> Texto fornecido:
'''

“Morremos por falta de fé na vida, porque nos recusamos a render-nos completamente à vida. (…) Nos esforços desesperados que fazemos para sobreviver, para preservar aquilo que criámos, provocamos a nossa própria morte. (…) Viver perigosamente, como Nietzsche disse, é viver nu e sem vergonha. Significa depositarmos a nossa confiança na força da vida e deixarmos de lutar com um fantasma chamado morte, um fantasma chamado doença, um fantasma chamado pecado, um fantasma chamado medo, e por aí fora. O mundo fantasma!”
A originalidade dos romances de Henry Miller (1891-1980) pode ser atribuída à sua capacidade de magistralmente combinar autobiografia com critica social, reflexão filosófica e descrições pictóricas de sexo, numa linguagem ousada e por vezes destravada, valendo-lhe anos de censura. Como poucos consegue enlaçar narrativas sobre quotidiano, sexo e ideias, privado e público, ficção e realidade.
“Nexus” (Livros do Brasil, 2020 – reedição), escrito em 1959, é o terceiro elemento da trilogia mítica composta por “Sexus” (1949) e “Plexus” (1953), um texto enxertado pela própria experiência do autor numa altura em que vivia em Nova Iorque nos anos vinte e trinta, absolutamente apaixonado por aquela que viria a ser a sua segunda mulher, uma dançarina que já conhecera e apresentara em “Sexus”. Nesta fase a confusão é total, envolto numa complexidade de desejos e afectos, intimidades, erotismo, reflexões existenciais e monólogos filosóficos.
Em género de abertura, Mona e Stasia revelam-se senhoras de uma cumplicidade litigante e de uma intimidade a dois, outras vezes distendida num mundo prenho de sedução e de dissimulação, um mundo de ténues fronteiras entre a mentira, a invenção, a deturpação e a fantasia, no qual se revelam “habitantes, talvez, do vestíbulo vaginal do amor”.

'''

[Itens de uma fonte de dados]
'''

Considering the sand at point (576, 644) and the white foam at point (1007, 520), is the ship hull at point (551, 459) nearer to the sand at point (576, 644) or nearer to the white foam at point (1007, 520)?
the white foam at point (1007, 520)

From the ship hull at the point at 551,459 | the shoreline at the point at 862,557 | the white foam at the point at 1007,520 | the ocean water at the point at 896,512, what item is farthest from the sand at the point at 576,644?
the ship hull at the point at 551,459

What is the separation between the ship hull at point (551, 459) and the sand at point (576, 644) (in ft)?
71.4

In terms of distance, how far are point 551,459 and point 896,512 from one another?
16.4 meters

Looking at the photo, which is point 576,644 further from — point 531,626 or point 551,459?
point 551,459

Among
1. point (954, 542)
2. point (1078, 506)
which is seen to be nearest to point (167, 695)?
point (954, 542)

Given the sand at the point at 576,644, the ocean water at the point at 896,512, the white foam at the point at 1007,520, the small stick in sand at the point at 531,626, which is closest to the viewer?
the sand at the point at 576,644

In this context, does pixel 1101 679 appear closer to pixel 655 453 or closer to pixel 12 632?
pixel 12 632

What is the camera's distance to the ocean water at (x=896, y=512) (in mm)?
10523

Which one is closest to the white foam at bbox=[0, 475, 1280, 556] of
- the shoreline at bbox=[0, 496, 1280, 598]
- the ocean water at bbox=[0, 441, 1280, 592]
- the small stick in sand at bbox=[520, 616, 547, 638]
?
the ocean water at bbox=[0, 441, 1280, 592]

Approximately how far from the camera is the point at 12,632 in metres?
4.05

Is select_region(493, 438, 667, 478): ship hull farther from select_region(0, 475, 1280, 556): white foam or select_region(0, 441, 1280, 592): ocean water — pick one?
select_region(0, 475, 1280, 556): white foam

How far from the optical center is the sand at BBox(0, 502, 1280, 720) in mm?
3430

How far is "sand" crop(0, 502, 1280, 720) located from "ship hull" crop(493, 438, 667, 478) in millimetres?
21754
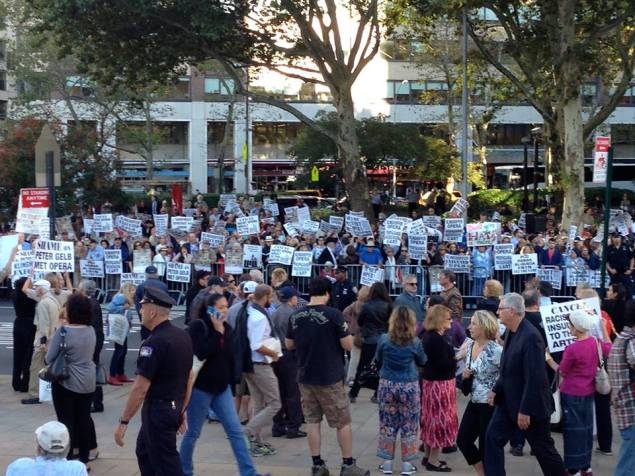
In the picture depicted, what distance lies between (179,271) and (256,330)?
1135cm

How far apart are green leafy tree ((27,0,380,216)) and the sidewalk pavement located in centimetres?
1676

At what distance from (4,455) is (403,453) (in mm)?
3810

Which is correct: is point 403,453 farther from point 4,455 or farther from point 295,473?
point 4,455

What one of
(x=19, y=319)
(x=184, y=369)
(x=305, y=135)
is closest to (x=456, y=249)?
(x=19, y=319)

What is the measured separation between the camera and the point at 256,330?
29.9 feet

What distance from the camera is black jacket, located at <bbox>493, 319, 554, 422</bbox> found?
7129mm

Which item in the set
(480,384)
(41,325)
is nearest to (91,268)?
(41,325)

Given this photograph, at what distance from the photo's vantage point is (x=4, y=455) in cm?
912

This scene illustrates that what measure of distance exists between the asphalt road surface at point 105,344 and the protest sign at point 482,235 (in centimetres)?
626

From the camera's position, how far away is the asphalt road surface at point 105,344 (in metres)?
14.1

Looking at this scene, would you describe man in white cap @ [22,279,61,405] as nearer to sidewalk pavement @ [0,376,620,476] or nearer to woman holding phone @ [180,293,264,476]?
sidewalk pavement @ [0,376,620,476]

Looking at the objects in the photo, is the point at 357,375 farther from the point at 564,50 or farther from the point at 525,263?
the point at 564,50

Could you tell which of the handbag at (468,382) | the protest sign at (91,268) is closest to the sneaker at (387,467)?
the handbag at (468,382)

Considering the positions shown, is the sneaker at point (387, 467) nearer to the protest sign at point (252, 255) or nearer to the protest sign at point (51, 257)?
the protest sign at point (51, 257)
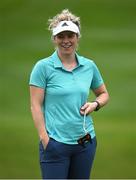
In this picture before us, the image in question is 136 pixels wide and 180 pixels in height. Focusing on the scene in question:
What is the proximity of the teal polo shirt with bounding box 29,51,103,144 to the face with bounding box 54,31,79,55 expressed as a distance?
0.18ft

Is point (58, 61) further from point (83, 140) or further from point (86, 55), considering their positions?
point (86, 55)

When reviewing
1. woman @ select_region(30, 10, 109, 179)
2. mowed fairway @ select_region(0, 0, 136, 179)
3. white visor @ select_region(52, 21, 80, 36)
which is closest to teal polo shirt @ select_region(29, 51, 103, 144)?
woman @ select_region(30, 10, 109, 179)

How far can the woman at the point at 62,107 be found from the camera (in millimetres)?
2250

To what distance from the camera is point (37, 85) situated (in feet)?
7.36

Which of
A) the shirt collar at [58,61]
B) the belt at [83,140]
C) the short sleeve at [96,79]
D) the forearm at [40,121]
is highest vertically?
the shirt collar at [58,61]

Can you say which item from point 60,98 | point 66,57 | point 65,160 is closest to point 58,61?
point 66,57

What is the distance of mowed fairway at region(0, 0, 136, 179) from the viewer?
3834 millimetres

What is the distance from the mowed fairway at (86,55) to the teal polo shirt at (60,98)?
1499 millimetres

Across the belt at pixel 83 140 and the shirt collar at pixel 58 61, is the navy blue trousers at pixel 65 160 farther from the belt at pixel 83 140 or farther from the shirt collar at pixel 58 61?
the shirt collar at pixel 58 61

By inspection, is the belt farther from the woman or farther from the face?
the face

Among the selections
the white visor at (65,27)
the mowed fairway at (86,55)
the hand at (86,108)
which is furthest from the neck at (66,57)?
the mowed fairway at (86,55)

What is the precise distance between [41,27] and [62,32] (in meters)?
1.76

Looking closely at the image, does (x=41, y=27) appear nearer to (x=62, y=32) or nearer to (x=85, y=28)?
(x=85, y=28)

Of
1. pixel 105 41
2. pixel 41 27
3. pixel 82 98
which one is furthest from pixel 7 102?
pixel 82 98
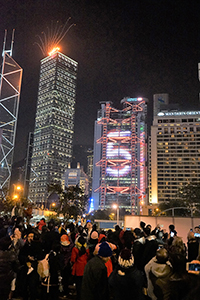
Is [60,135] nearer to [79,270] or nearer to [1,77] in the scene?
[1,77]

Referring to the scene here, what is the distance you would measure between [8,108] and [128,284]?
102 meters

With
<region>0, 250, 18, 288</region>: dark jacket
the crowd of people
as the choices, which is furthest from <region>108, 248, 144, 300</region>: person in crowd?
<region>0, 250, 18, 288</region>: dark jacket

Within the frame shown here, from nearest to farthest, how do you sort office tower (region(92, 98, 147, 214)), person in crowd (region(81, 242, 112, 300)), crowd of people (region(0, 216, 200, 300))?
crowd of people (region(0, 216, 200, 300)) < person in crowd (region(81, 242, 112, 300)) < office tower (region(92, 98, 147, 214))

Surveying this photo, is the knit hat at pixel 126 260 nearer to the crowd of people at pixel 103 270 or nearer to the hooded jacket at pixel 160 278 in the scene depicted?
the crowd of people at pixel 103 270

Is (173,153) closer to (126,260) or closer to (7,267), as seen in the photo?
(7,267)

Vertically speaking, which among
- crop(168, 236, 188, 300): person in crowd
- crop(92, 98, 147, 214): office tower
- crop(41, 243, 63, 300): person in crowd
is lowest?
crop(41, 243, 63, 300): person in crowd

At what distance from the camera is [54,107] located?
5758 inches

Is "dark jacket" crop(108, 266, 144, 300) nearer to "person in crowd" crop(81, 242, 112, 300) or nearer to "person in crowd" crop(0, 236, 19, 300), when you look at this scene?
"person in crowd" crop(81, 242, 112, 300)

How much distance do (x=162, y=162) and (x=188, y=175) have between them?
13561 mm

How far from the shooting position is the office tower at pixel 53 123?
458 ft

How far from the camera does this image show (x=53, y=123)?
14438 cm

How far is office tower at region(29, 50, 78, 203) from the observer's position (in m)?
140

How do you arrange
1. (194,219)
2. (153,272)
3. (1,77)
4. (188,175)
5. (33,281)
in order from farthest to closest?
(188,175) < (1,77) < (194,219) < (33,281) < (153,272)

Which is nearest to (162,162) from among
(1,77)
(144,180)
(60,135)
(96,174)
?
(144,180)
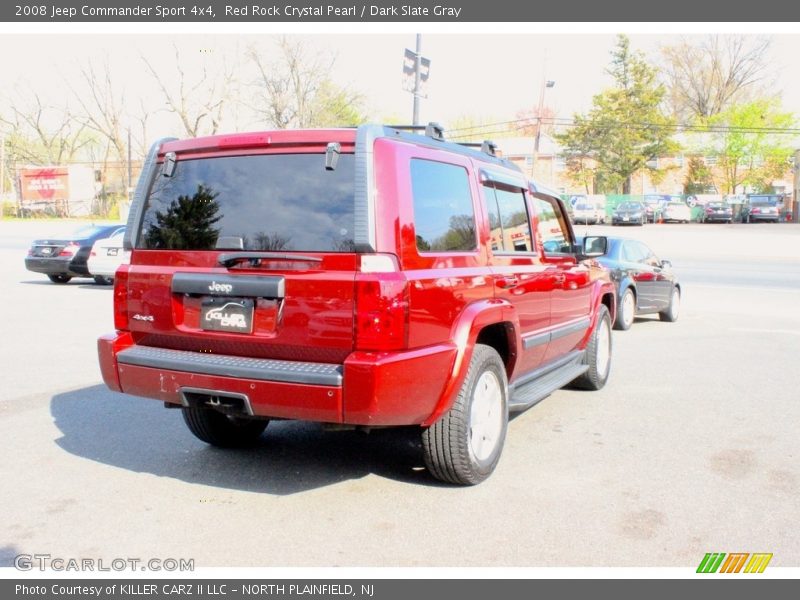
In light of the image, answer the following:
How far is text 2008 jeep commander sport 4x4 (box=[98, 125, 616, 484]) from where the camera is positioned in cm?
390

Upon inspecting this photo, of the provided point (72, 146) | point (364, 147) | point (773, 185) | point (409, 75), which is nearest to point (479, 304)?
point (364, 147)

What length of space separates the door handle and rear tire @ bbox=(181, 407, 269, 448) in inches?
71.4

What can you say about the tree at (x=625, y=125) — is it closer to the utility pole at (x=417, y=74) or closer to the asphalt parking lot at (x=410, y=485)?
the utility pole at (x=417, y=74)

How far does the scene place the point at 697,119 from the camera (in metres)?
71.6

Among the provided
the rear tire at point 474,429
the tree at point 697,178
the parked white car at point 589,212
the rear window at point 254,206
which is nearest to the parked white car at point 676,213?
the parked white car at point 589,212

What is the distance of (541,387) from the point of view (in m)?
5.52

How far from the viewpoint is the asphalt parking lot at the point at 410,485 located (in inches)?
146

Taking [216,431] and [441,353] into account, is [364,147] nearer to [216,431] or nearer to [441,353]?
[441,353]

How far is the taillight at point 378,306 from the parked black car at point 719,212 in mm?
53232

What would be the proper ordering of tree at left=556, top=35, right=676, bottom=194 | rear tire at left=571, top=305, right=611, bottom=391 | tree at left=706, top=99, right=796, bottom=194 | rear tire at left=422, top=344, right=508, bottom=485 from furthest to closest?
1. tree at left=706, top=99, right=796, bottom=194
2. tree at left=556, top=35, right=676, bottom=194
3. rear tire at left=571, top=305, right=611, bottom=391
4. rear tire at left=422, top=344, right=508, bottom=485

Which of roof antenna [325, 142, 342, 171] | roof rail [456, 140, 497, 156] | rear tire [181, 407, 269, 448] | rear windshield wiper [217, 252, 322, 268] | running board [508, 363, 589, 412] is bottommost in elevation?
rear tire [181, 407, 269, 448]

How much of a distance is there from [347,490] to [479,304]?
1.35m

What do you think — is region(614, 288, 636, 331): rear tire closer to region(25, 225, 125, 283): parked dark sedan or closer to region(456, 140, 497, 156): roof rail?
region(456, 140, 497, 156): roof rail

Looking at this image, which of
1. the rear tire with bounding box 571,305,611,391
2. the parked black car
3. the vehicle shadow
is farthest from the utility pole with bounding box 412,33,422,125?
the parked black car
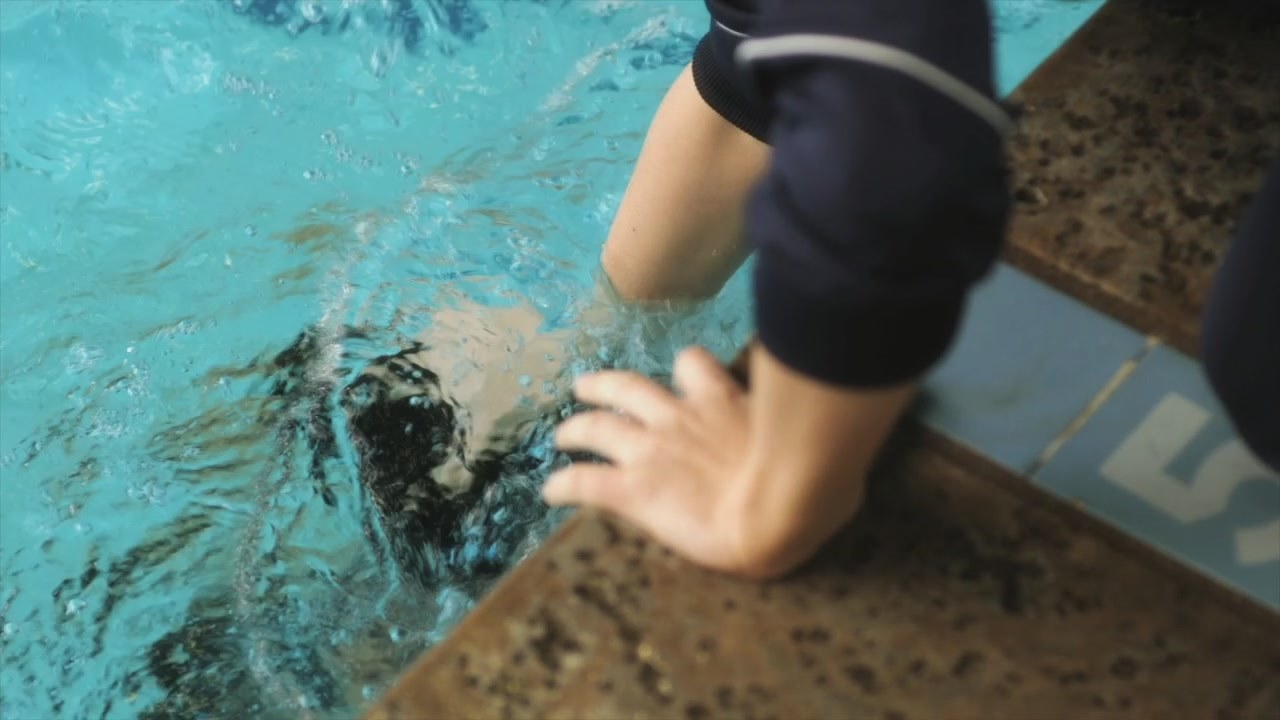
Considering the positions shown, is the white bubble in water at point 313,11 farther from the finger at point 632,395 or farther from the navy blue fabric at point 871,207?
the navy blue fabric at point 871,207

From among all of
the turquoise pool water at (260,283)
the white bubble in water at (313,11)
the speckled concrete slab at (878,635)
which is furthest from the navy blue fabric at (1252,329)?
the white bubble in water at (313,11)

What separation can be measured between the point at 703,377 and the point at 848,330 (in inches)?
9.1

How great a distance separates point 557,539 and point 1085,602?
0.32m

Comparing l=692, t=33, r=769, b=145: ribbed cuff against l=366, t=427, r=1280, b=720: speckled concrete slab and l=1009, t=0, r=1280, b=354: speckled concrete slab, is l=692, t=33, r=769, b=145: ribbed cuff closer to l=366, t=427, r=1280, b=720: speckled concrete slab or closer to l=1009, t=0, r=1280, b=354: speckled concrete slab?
l=1009, t=0, r=1280, b=354: speckled concrete slab

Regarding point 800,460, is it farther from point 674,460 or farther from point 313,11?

'''

> Instruções do exercício:
1. Transcreva do texto sobre “Nexus” o trecho que abre com as palavras “A originalidade dos” e fecha com “ficção e realidade.”.
2. Segundo o texto sobre “Nexus”, em que ano foi escrito este romance?

> Respostas:
1.
A originalidade dos romances de Henry Miller (1891-1980) pode ser atribuída à sua capacidade de magistralmente combinar autobiografia com critica social, reflexão filosófica e descrições pictóricas de sexo, numa linguagem ousada e por vezes destravada, valendo-lhe anos de censura. Como poucos consegue enlaçar narrativas sobre quotidiano, sexo e ideias, privado e público, ficção e realidade.

2. Em 1959.